Monday, November 21, 2022

52 Ancestors Challenge Week 47: "Wrong Side of the Law" - Albert Gardner's Brush with the Law Solidifies Name Changing

Oh this was tricky topic for me to address. Oh so many to choose from. What's a girl to do? I've got quite a few in my family who have had a brush with the law.

When I started my genealogy research over 30 years ago, I began on my father's side of the family trying to unpuzzle for myself some of the modern day connections I did not quite understand. I stayed on that side of the family for a very long time. I did not truly dig into my mother's lineage until after my grandpa passed away in 2004; about 18 years ago. 

That was in part due to the fact my maternal grandmother passed away before I was born so I had almost no source of information for her branch of my tree and my maternal grandfather was very reluctant to speak about his family history. He would answer my questions but I had to be very specific about those questions. 

I recall one time I asked him if he had any uncles to which he replied, "Oh yeah, sure." 

Silence. 

"Um, do you remember their names?" 

"Yeah" 

Silence.

"What were their names?"

"Well, let's see. I had an Uncle Babe and an Uncle Blue-Eyes..."

"Grandpa, do you know the names your grandparents gave to your uncles?"

"Hmm. I'm not sure."

Another big obstacle in researching my maternal grandfather's branch of my tree has been the fact that there was a surname change. My Great-great-grandfather, Damas Desjardins, French-Canadian by birth, Anglicized his name to Thomas Gardner. I suspect this was in order to obtain more work and avoid ethnic discrimination. I cannot find anything official about the name change and back then, before Social Security, it was easier to assume an identity. Assuming an identity isn't always about evading the authorities.

In some records Damas appears as Damas Desjardins, in others as Thomas Gardner, in others as Damas Gardner, and still others as Thomas Desjardins. To make matters even more confusing, his offspring indiscriminately used either last name as well. His son, my great grandfather, Almond Desjardins, like his father also chose to use a more American sounding first name; Albert. Almond, a.k.a. Albert, was indeed born in the United States; his name just sounded very French.

This flip-flopping of names not only makes constructing searches more challenging,  it makes proving anything a daunting task. I often hear myself saying, "Well, yes, I know it says that but it is the same man." Anything I can find that helps me to solidify this family's surname change is precious to me.

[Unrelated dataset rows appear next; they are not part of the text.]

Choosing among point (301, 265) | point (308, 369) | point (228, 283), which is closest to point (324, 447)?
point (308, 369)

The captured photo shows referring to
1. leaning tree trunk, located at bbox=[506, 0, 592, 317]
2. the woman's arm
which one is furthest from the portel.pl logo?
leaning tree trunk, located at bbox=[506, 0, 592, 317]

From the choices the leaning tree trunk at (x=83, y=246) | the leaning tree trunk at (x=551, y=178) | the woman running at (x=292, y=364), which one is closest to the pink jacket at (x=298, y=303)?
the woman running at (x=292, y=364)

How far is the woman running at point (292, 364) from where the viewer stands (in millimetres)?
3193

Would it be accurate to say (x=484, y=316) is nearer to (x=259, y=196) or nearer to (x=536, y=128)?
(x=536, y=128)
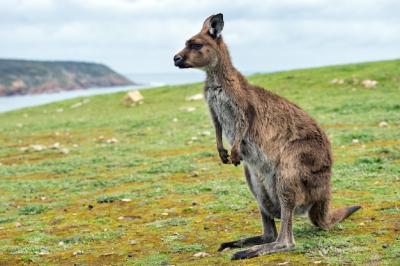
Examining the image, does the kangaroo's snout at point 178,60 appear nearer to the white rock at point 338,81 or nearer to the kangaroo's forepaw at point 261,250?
the kangaroo's forepaw at point 261,250

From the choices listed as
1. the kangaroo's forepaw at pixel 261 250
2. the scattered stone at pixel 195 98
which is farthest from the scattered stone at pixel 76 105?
the kangaroo's forepaw at pixel 261 250

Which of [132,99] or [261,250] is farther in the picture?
[132,99]

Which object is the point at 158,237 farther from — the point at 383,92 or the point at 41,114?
the point at 41,114

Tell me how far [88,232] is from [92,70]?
188440mm

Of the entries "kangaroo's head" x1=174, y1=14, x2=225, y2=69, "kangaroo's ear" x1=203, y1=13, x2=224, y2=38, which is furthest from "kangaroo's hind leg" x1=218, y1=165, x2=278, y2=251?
"kangaroo's ear" x1=203, y1=13, x2=224, y2=38

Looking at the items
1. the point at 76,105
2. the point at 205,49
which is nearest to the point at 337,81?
the point at 76,105

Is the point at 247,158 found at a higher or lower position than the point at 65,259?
higher

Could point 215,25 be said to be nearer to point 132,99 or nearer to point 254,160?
point 254,160

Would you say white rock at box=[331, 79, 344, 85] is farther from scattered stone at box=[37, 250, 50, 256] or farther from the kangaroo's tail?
scattered stone at box=[37, 250, 50, 256]

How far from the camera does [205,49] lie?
7.88m

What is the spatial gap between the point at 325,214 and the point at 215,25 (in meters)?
2.76

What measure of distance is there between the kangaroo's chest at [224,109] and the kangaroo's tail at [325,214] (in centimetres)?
135

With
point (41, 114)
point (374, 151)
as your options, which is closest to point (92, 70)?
point (41, 114)

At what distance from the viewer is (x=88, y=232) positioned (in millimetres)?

This branch of the family has also had some run ins with the law in nearly every generation. Which brings me to an article from the Brooklyn Daily Star titled "Sing Sing for John Miller: L.I. City Man who Swindled Magnus Larsen Sent Up on Suspended Sentence - Five Others Given a Chance to Reform" from December 21, 1907. In it is mentioned Almond Gardner. The first time I have seen my great grandfather listed with his very French-sounding birth name and Anglicized surname. In addition to showing his name in that way, it also documents when the family moved from Queens to Patchogue, Suffolk County, NY. What a gem of a find!!

It reads as follows:

"Almond Gardner, a former Astoria boy whose folks now live at Patchogue, took a quantity of lead pipe and brass sewer traps from a house belonging to George B. Ruthman on Main street last November. He is only seventeen years old and has promised to behave."
Interestingly enough, 24 years later, Almond's baby brother, Damas Jr., who might have been Uncle Babe, is also arrested for burglarizing a house while in his teens. That time, though, the house was out in Patchoque and Damas Jr. stole an electric pump with his soon-to-be brother-in-law, Elbert King. I found that in a March 31, 1931 article in the Patchogue Advance titled "Young Men Arrested for Stealing Pump." Tsk, tsk, tsk. What is with these boys?

Had Almond not committed his juvenile crime, though, I might never have had such concrete proof that he was known by variations of the names Almond Desjardins and Albert Gardner. Additionally, I knew the family had moved to Patchoque between the 1900 and 1910 censuses. This article, though, helps me to narrow the date of the family's move to after November 1906, when the crime was committed, and before December 1907, when the article was written.

Run-ins with the law result in documentation of the on-goings of a family. It's not all bad.